● **問題文**
友沢こたおのインタビュー記事について、次の(a)〜(c)が記事の内容と一致するかを「はい」か「いいえ」で答え、判断の決め手となる記事の文言を一字一句変えずに引用せよ。
(a) 友沢こたおは東京藝術大学大学院に籍を置いている。
(b) 渋谷PARCOでの個展は、客足が伸びないまま終わった。
(c) 渋谷PARCOでの個展では、立体作品にも挑戦した。

··· 記事 ···

INTERVIEW

友沢こたお
2022

友沢こたおさん

あるとき、「無意識にスライムをかぶってしまった」という友沢こたお。実体験が元になり、艶のある鮮やかなスライムを取り入れた人物像シリーズを描き続けている。かぶったときに感じた“生”の感触、“根源的な何か”を探り続ける友沢の作品は、観る人に強烈な体験を残す。個展では開催と同時に作品が完売するなど、東京藝術大学大学院に籍を置く若手アーティストながら、早々とその才能を開花させた友沢。大盛況のうちに幕を閉じた渋谷PARCO「PARCO MUSEUM TOKYO」での個展「Kotao Tomozawa Solo Exhibition “SPIRALE”」を終えたばかりの彼女にきく、作品に込めた想い、幼少期のこと、才能のこと。

立体作品に挑戦した渋谷PARCOでの個展。

立体作品に挑戦した渋谷PARCOでの個展。

··· データセット ···

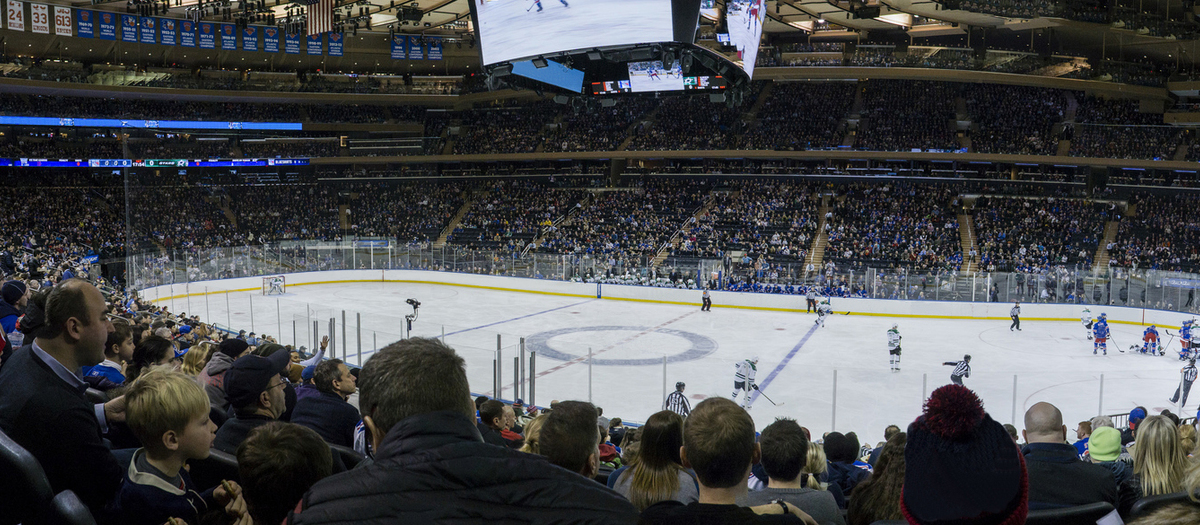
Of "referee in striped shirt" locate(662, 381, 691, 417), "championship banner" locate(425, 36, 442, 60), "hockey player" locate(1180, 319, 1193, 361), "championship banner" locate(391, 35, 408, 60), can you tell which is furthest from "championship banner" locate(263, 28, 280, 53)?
"hockey player" locate(1180, 319, 1193, 361)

···

● **解答例**
(a) はい。「東京藝術大学大学院に籍を置く若手アーティスト」
(b) いいえ。「大盛況のうちに幕を閉じた」
(c) はい。「立体作品に挑戦した渋谷PARCOでの個展。」